In that of Miss Howe was enclosed one to her from Miss Harlowe,* to be transmitted to my cousins, containing a final rejection of me; and that in very vehement and positive terms; yet she pretends that, in this rejection, she is governed more by principle than pa.s.sion--[D----d lie, as ever was told!] and, as a proof that she is, says, that she can forgive me, and does, on this one condition, that I will never molest her more--the whole letter so written as to make herself more admired, me more detested.

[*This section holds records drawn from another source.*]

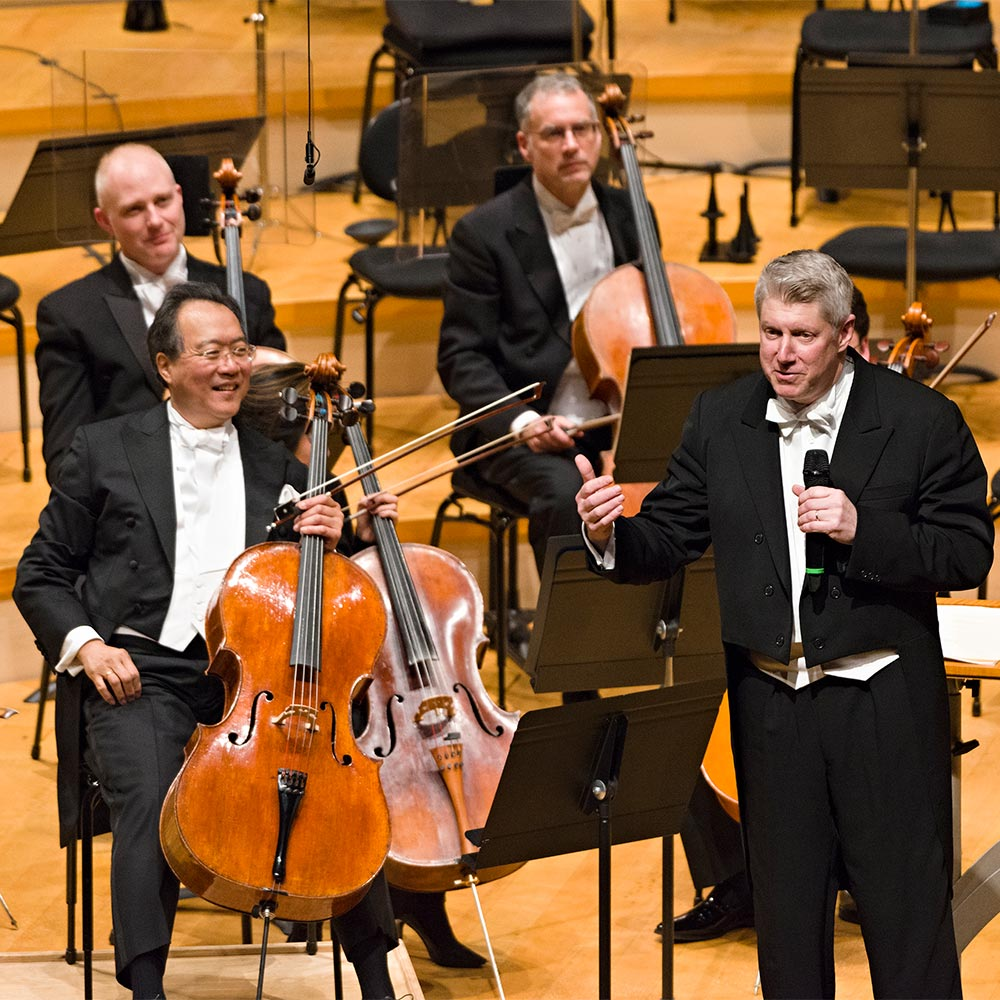 Michael Stern addresses a Kansas City Symphony audience on stage in Helzberg hall with yo yo ma at his side.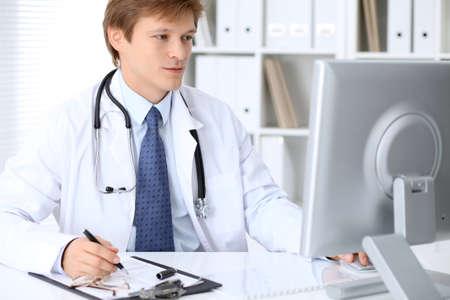 Friendly médico masculino está sentado en la mesa y trabajando en la oficina del hospital. Listo para examinar y ayudar a los pacientes. Alto nivel y concepto de servicio médico de calidad.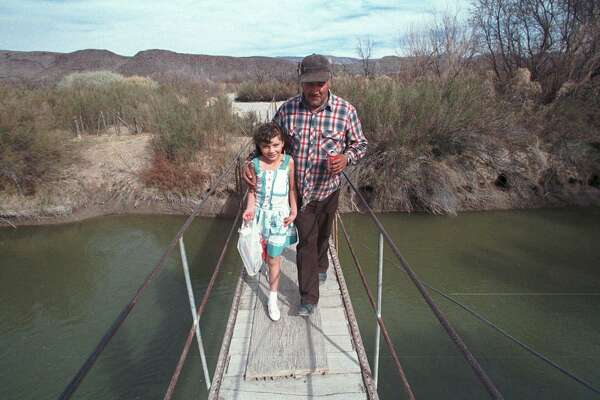 Once upon a time — this photo is from 1998 — there was a bridge that crossed the Rio Grande and connected Candelaria, Texas to San Antonio Del Bravo in Mexico. It's the one Maria Evagelina Garza and her grandfather Vicente dela O crossed in this February 1998 file photo. It no longer exists, thanks to our panic over border security.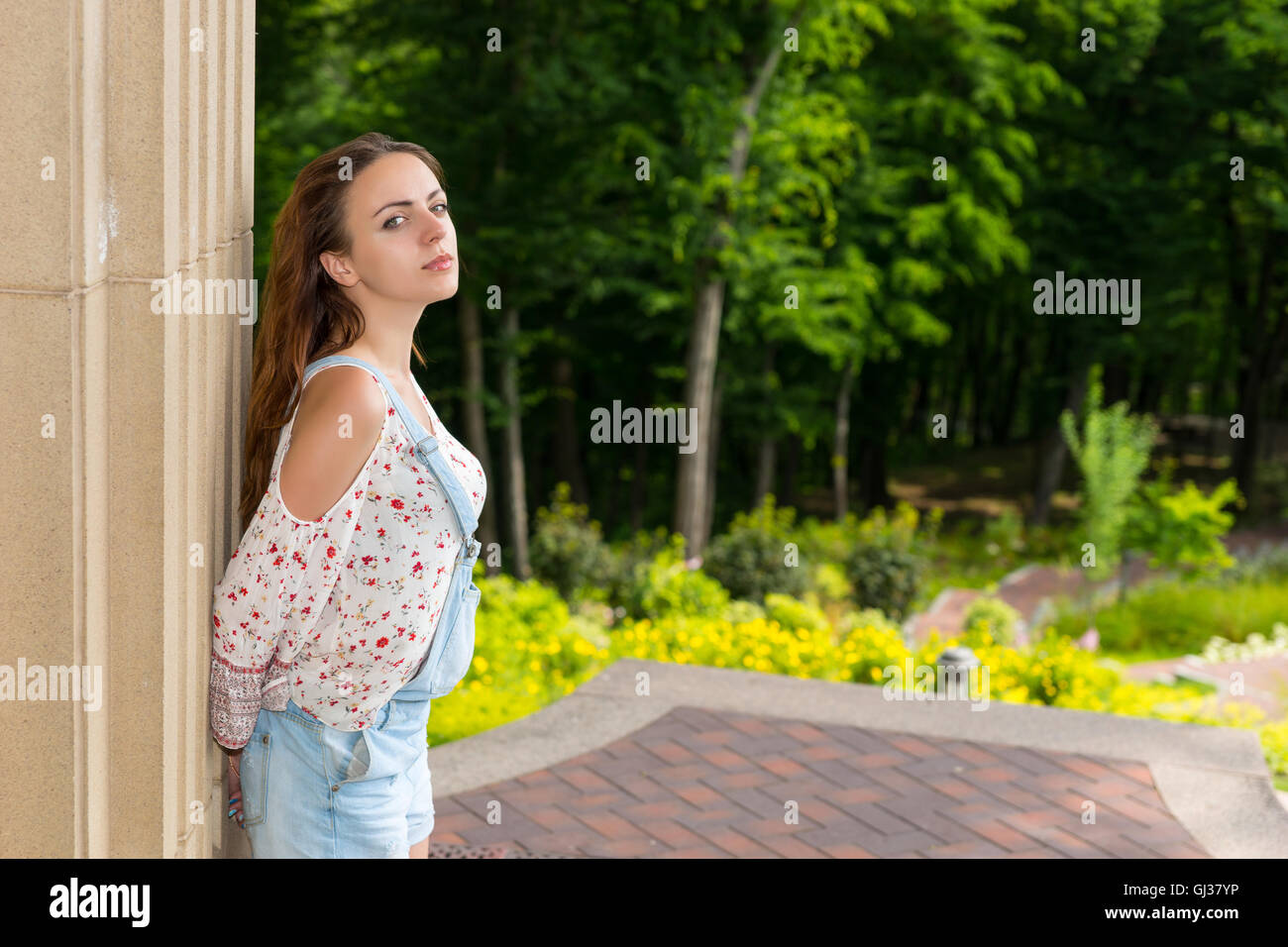 Pensive young adult woman standing near stone wall and looking into the camera outside facing trees in park or yard - Stock Image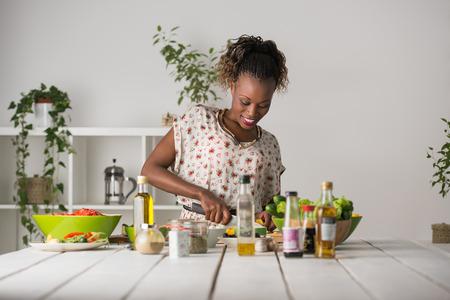 cocineros: Joven mujer cocina africana. Alimentación saludable - ensalada de verduras. Dieta. Concepto de dieta. Estilo de vida saludable. Cocinar en casa. Preparar Alimentos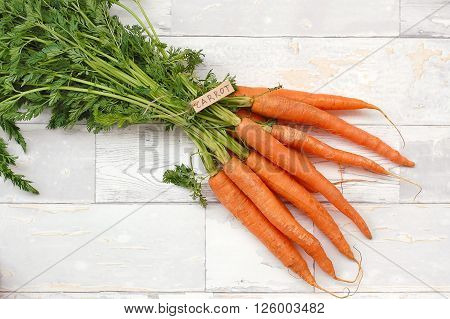 Carrot With Tha Label On The Wooden Background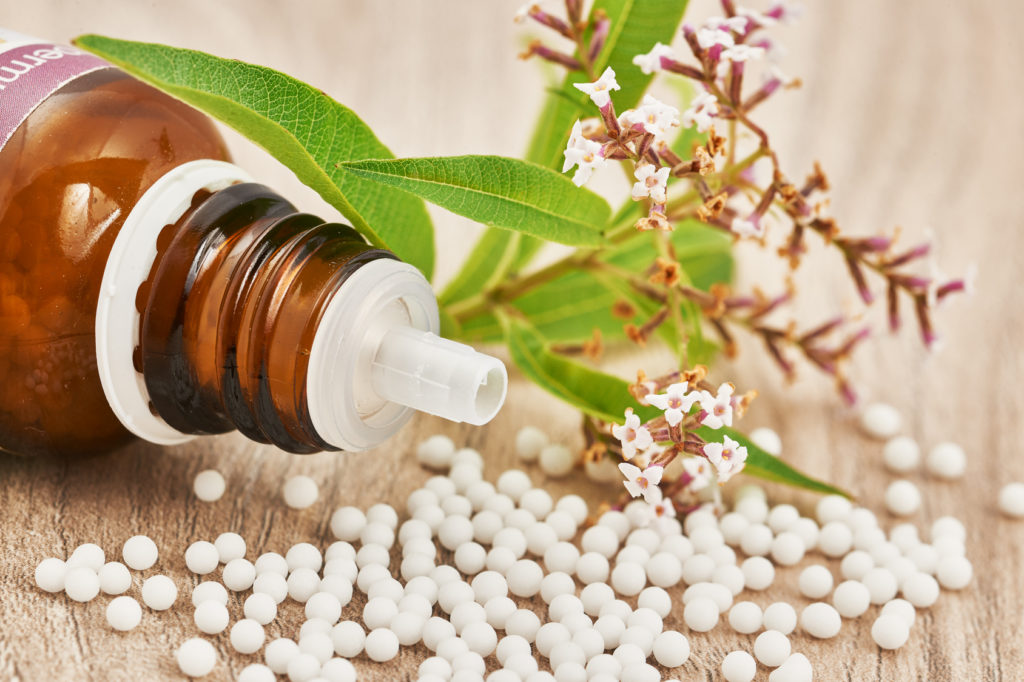 Homeopathic granules scattered around a glass bottle and a medicinal herb on a wooden table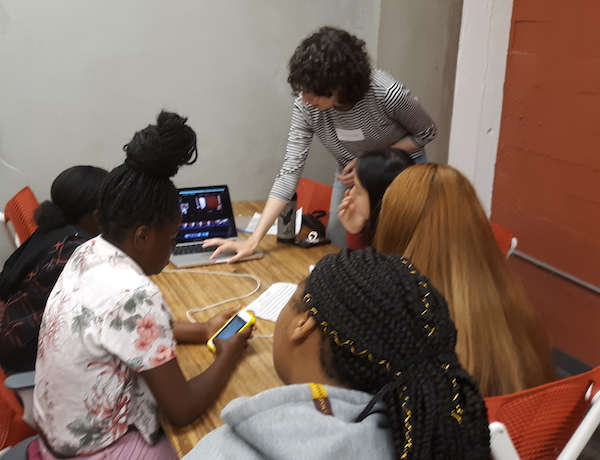 Six teen girls are seated around a table, looking at a laptop screen. A woman leans over the table and presses a button on the laptop.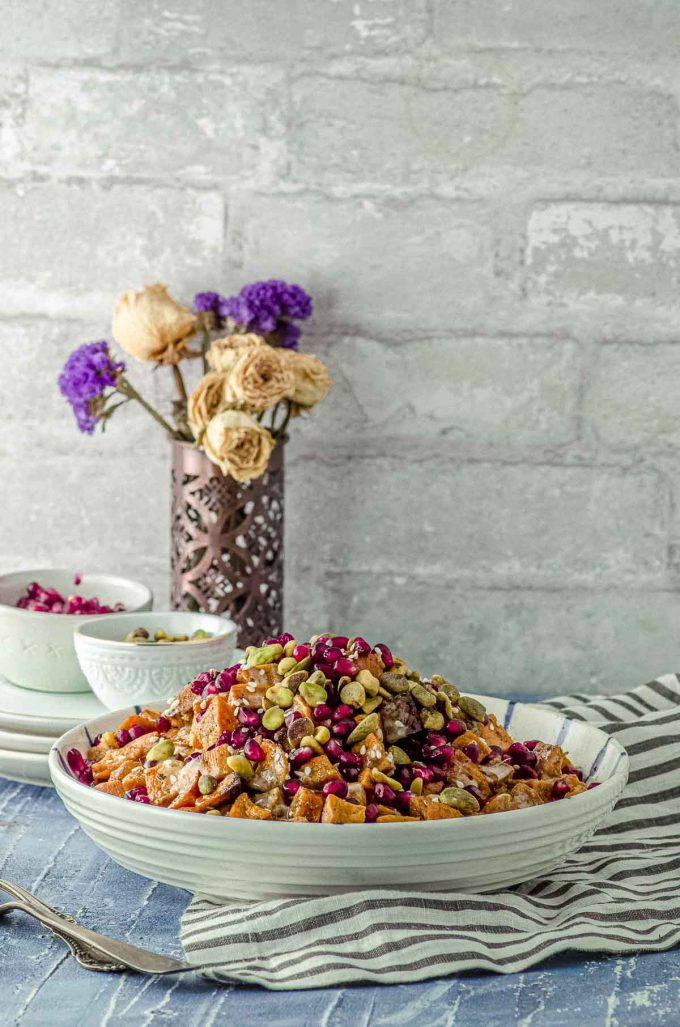 Far side view of a bowl filled with roasted sweet potato cubes topped with Tahini, silan, pistachios and pomegranates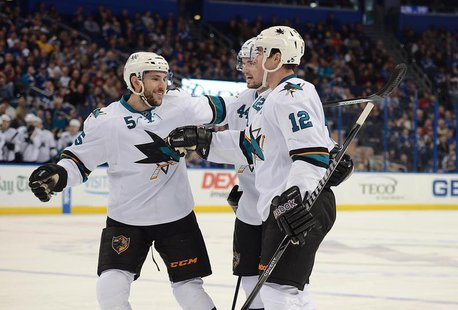 Jan 18, 2014; Tampa, FL, USA; San Jose Sharks defenseman Jason Demers (5), center Patrick Marleau (12) and defenseman Marc-Edouard Vlasic (4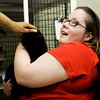 Katie Brison, of Jeffersonville, and her friend Ortega Crutcher, left, of Louisville, love on a cat while volunteering at the JB Ogle Animal Shelter in Jeffersonville on Wednesday afternoon. Staff photo by Christopher Fryer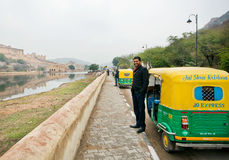 Handsome indian driver stand near the indian moto rickshaw Stock Images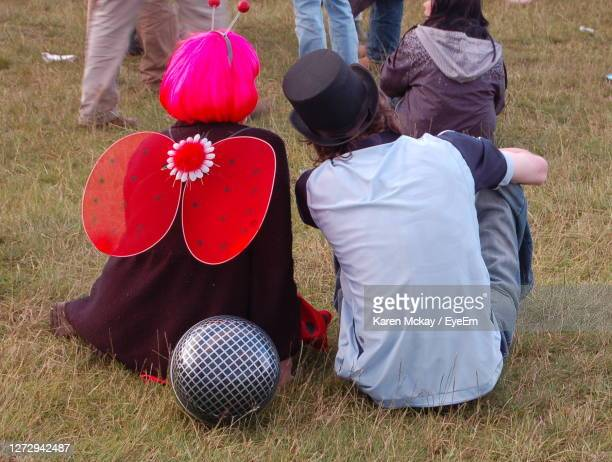 rear view of people at a festival - karen mckay stock pictures, royalty-free photos & images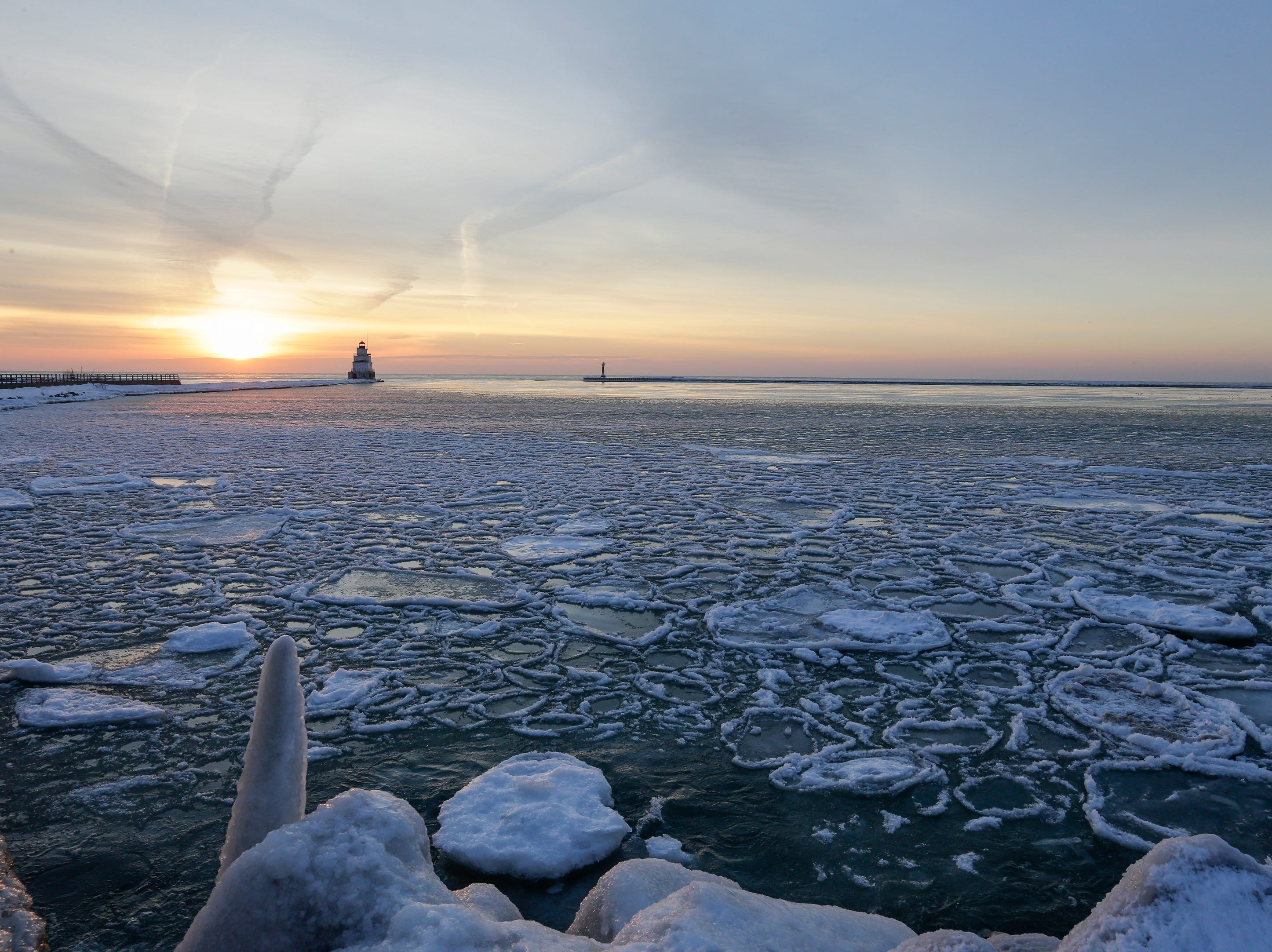 Pancake ice sits on top of Lake Michigan as the sun rises Friday, Jan. 19, 2018, in Manitowoc, Wis. Josh Clark/USA TODAY NETWORK-Wisconsin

* See Letter XLI. of this volume.

What we have been told of the agitations and workings, and sighings and sobbings, of the French prophets among us formerly, was nothing at all to the scene exhibited by these maudlin souls, at the reading of these letters; and of some affecting pa.s.sages extracted from another of my fair implacable's to Miss Howe--such lamentations for the loss of so charming a relation! such applaudings of her virtue, of her exaltedness of soul and sentiment! such menaces of disinherisons! I, not needing their reproaches to be stung to the heart with my own reflections, and with the rage of disappointment; and as sincerely as any of them admiring her-- 'What the devil,' cried I, 'is all this for? Is it not enough to be despised and rejected? Can I help her implacable spirit? Would I not repair the evils I have made her suffer?'--Then was I ready to curse them all, herself and Miss Howe for company: and heartily swore that she should yet be mine.

I now swear it over again to thee--'Were her death to follow in a week after the knot is tied, by the Lord of Heaven, it shall be tied, and she shall die a Lovelace!'--Tell her so, if thou wilt: but, at the same time, tell her that I have no view to her fortune; and that I will solemnly resign that, and all pretensions to it, in whose favour she pleases, if she resign life issueless.--I am not so low-minded a wretch, as to be guilty of any sordid views to her fortune.--Let her judge for herself, then, whether it be not for her honour rather to leave this world a Lovelace than a Harlowe.

But do not think I will entirely rest a cause so near my heart upon an advocate who so much more admires his client's adversary than his client.

I will go to town, in a few days, in order to throw myself at her feet: and I will carry with me, or have at hand, a resolute, well-prepared parson; and the ceremony shall be performed, let what will be the consequence.

But if she will permit me to attend her for this purpose at either of the churches mentioned in the license, (which she has by her, and, thank Heaven! has not returned me with my letters,) then will I not disturb her; but meet her at the altar in either church, and will engage to bring my two cousins to attend her, and even Lady Sarah and Lady Betty; and my Lord M. in person shall give her to me.

Or, if it be still more agreeable to her, I will undertake that either Lady Sarah or Lady Betty, or both, shall go to town and attend her down; and the marriage shall be celebrated in their presence, and in that of Lord M., either here or elsewhere, at her own choice.

Do not play me booty, Belford; but sincerely and warmly use all the eloquence thou art master of, to prevail upon her to choose one of these three methods. One of them she must choose--by my soul, she must.

Here is Charlotte tapping at my closet-door for admittance. What a devil wants Charlotte?--I will hear no more reproaches!--Come in, girl!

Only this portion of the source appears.